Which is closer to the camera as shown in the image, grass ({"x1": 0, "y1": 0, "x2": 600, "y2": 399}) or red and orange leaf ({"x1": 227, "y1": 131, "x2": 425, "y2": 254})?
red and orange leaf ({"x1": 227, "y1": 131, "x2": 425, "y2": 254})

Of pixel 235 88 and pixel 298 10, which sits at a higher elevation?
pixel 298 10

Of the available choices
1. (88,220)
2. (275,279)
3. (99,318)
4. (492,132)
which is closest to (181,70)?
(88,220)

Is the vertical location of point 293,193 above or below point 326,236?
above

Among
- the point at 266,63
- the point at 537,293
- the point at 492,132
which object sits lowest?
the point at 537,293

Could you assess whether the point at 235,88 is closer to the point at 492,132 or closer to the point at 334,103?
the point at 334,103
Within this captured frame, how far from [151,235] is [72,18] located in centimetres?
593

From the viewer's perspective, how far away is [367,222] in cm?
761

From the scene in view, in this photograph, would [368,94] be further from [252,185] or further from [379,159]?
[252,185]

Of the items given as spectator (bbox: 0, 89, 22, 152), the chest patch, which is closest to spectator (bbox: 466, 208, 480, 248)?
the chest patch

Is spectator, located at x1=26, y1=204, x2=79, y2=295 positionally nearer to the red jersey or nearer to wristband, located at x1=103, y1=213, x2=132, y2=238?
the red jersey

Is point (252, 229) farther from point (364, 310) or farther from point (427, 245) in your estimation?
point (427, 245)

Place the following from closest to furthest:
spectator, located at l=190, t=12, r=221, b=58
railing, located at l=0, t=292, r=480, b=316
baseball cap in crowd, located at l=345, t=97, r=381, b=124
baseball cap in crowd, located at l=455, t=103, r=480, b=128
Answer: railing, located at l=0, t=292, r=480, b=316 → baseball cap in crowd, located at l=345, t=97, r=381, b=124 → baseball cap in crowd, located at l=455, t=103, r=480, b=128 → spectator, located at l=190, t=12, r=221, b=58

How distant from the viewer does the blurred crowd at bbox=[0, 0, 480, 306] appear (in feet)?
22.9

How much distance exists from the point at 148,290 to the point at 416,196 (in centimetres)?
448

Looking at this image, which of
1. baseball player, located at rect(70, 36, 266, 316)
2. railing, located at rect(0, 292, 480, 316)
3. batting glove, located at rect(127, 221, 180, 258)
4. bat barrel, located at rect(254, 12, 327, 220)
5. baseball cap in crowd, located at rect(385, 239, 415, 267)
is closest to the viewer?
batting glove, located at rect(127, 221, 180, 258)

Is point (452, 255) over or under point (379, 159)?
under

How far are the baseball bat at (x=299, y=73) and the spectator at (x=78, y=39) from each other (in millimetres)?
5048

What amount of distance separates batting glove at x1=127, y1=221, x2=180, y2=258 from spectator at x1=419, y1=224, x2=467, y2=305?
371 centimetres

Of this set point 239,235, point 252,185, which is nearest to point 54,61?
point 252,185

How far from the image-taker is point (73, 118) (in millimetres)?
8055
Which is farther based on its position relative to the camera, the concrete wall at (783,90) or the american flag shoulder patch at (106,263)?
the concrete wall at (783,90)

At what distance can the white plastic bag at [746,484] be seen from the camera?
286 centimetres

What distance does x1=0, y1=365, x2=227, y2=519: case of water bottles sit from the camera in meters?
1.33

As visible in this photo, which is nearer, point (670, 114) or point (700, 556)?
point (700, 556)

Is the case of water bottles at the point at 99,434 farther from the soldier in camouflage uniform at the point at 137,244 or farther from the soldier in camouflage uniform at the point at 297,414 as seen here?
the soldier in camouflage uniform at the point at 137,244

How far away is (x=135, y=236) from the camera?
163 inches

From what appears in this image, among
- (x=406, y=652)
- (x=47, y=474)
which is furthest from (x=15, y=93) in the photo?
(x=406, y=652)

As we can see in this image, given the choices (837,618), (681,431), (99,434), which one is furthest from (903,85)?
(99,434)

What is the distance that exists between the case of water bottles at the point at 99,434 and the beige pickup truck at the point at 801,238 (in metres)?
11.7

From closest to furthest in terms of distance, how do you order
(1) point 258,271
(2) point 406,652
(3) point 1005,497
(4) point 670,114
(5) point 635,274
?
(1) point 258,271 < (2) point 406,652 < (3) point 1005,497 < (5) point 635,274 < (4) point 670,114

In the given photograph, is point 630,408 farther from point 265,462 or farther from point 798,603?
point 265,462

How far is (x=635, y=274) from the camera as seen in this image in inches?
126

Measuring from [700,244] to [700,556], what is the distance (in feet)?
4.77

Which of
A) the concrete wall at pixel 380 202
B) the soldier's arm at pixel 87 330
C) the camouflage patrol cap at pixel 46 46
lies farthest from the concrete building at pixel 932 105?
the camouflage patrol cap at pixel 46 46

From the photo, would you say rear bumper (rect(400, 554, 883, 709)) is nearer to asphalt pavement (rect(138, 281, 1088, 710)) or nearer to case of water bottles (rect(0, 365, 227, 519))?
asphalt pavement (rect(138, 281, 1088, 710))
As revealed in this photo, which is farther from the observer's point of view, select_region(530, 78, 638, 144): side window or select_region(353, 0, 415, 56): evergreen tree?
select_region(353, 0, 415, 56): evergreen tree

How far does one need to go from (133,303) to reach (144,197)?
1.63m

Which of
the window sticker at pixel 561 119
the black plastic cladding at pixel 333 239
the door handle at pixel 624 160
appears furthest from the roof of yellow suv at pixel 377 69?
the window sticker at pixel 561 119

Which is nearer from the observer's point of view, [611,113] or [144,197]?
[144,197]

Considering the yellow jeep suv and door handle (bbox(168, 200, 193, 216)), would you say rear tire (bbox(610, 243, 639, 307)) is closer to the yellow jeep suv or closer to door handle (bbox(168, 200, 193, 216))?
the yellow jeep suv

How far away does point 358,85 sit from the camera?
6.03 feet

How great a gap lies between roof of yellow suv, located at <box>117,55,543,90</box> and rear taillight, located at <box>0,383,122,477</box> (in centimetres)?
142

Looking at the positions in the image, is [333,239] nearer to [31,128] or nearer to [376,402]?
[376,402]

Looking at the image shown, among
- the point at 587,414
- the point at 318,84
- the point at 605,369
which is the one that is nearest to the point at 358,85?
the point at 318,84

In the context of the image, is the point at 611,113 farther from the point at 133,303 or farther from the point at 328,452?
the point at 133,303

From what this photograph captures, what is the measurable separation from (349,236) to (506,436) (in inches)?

_ _ _ _ _ _ _

EXERCISE REQUIREMENTS:
Reproduce all of the material above, swapping "wristband" for "sweatband" wherever it occurs and leaving everything else the same.

FINAL ANSWER:
Which is closer to the camera as shown in the image, grass ({"x1": 0, "y1": 0, "x2": 600, "y2": 399}) or red and orange leaf ({"x1": 227, "y1": 131, "x2": 425, "y2": 254})?
red and orange leaf ({"x1": 227, "y1": 131, "x2": 425, "y2": 254})

Of pixel 235 88 and pixel 298 10, which sits at a higher elevation?
pixel 298 10

Of the available choices
1. (88,220)
2. (275,279)
3. (99,318)
4. (492,132)
which is closest to (181,70)?
(88,220)

Is the vertical location of point 293,193 above or below point 326,236?
above

Among
- the point at 266,63
- the point at 537,293
- the point at 492,132
which object sits lowest?
the point at 537,293

Could you assess whether the point at 235,88 is closer to the point at 492,132 or closer to the point at 334,103?
the point at 334,103
Within this captured frame, how far from [151,235] is [72,18] located in centimetres?
593

From the viewer's perspective, how far away is [367,222] in cm?
761

From the scene in view, in this photograph, would [368,94] be further from [252,185] or further from [379,159]?
[252,185]

Of the items given as spectator (bbox: 0, 89, 22, 152), the chest patch, which is closest to spectator (bbox: 466, 208, 480, 248)?
the chest patch

Is spectator, located at x1=26, y1=204, x2=79, y2=295 positionally nearer to the red jersey or nearer to sweatband, located at x1=103, y1=213, x2=132, y2=238?
the red jersey

Is point (252, 229) farther from point (364, 310) or farther from point (427, 245) in your estimation?
point (427, 245)

Place the following from closest to furthest:
spectator, located at l=190, t=12, r=221, b=58
railing, located at l=0, t=292, r=480, b=316
baseball cap in crowd, located at l=345, t=97, r=381, b=124
baseball cap in crowd, located at l=455, t=103, r=480, b=128
Answer: railing, located at l=0, t=292, r=480, b=316 → baseball cap in crowd, located at l=345, t=97, r=381, b=124 → baseball cap in crowd, located at l=455, t=103, r=480, b=128 → spectator, located at l=190, t=12, r=221, b=58

How distant from the viewer does the blurred crowd at bbox=[0, 0, 480, 306] appear (in feet)?
22.9

How much distance exists from the point at 148,290 to the point at 416,196 (in centimetres)?
448

Looking at this image, which of
1. baseball player, located at rect(70, 36, 266, 316)
2. railing, located at rect(0, 292, 480, 316)
3. batting glove, located at rect(127, 221, 180, 258)
4. bat barrel, located at rect(254, 12, 327, 220)
5. baseball cap in crowd, located at rect(385, 239, 415, 267)
is closest to the viewer?
batting glove, located at rect(127, 221, 180, 258)

Is point (452, 255) over or under point (379, 159)?
under

How far are the baseball bat at (x=299, y=73) and the spectator at (x=78, y=39) from each other (in millimetres)?
5048

What amount of distance separates batting glove at x1=127, y1=221, x2=180, y2=258 from spectator at x1=419, y1=224, x2=467, y2=305?
371 centimetres

Of this set point 239,235, point 252,185, which is nearest to point 54,61?
point 252,185

How far from the image-taker is point (73, 118) (in millimetres)?
8055
Which is farther based on its position relative to the camera, the concrete wall at (783,90) or the american flag shoulder patch at (106,263)?
the concrete wall at (783,90)

At what distance can the white plastic bag at [746,484] be seen from the camera?
286 centimetres

What distance does x1=0, y1=365, x2=227, y2=519: case of water bottles sit from the camera in meters?
1.33

As visible in this photo, which is nearer, point (670, 114) or point (700, 556)?
point (700, 556)

Is the case of water bottles at the point at 99,434 farther from the soldier in camouflage uniform at the point at 137,244 or farther from the soldier in camouflage uniform at the point at 297,414 as seen here?
the soldier in camouflage uniform at the point at 137,244

How far away is (x=135, y=236) from the camera?
163 inches

From what appears in this image, among
- (x=406, y=652)
- (x=47, y=474)
which is furthest from (x=15, y=93) in the photo?
(x=406, y=652)

As we can see in this image, given the choices (837,618), (681,431), (99,434), which one is furthest from (903,85)?
(99,434)

What is the distance that exists between the case of water bottles at the point at 99,434 and the beige pickup truck at the point at 801,238 (in metres)?
11.7

From closest to furthest in terms of distance, how do you order
(1) point 258,271
(2) point 406,652
(3) point 1005,497
(4) point 670,114
(5) point 635,274
?
(1) point 258,271 < (2) point 406,652 < (3) point 1005,497 < (5) point 635,274 < (4) point 670,114

In the given photograph, is point 630,408 farther from point 265,462 or farther from point 798,603?
point 265,462

How far is (x=635, y=274) from the camera as seen in this image in inches?
126

Measuring from [700,244] to [700,556], what is the distance (in feet)?
4.77

Which of
A) the concrete wall at pixel 380 202
B) the soldier's arm at pixel 87 330
C) the camouflage patrol cap at pixel 46 46
lies farthest from the concrete building at pixel 932 105?
the camouflage patrol cap at pixel 46 46

From the photo, would you say rear bumper (rect(400, 554, 883, 709)) is nearer to asphalt pavement (rect(138, 281, 1088, 710)) or nearer to case of water bottles (rect(0, 365, 227, 519))?
asphalt pavement (rect(138, 281, 1088, 710))
As revealed in this photo, which is farther from the observer's point of view, select_region(530, 78, 638, 144): side window or select_region(353, 0, 415, 56): evergreen tree?
select_region(353, 0, 415, 56): evergreen tree

How far does one need to go from (133,303) to reach (144,197)?
1.63m

Which of
the window sticker at pixel 561 119
the black plastic cladding at pixel 333 239
the door handle at pixel 624 160
appears furthest from the roof of yellow suv at pixel 377 69?
the window sticker at pixel 561 119

Which is nearer from the observer's point of view, [611,113] or [144,197]?
[144,197]

Considering the yellow jeep suv and door handle (bbox(168, 200, 193, 216)), would you say rear tire (bbox(610, 243, 639, 307)) is closer to the yellow jeep suv or closer to door handle (bbox(168, 200, 193, 216))?
the yellow jeep suv

How far away does point 358,85 sit from the camera?
6.03 feet

How great a gap lies between roof of yellow suv, located at <box>117,55,543,90</box> and rear taillight, located at <box>0,383,122,477</box> (in centimetres)?
142

Looking at the positions in the image, is [333,239] nearer to [31,128] or nearer to [376,402]?
[376,402]

Looking at the image shown, among
- the point at 587,414
- the point at 318,84
- the point at 605,369
which is the one that is nearest to the point at 358,85?
the point at 318,84

In the context of the image, is the point at 611,113 farther from the point at 133,303 or farther from the point at 328,452?
the point at 133,303

From what this photograph captures, what is the measurable separation from (349,236) to (506,436) (in inches)?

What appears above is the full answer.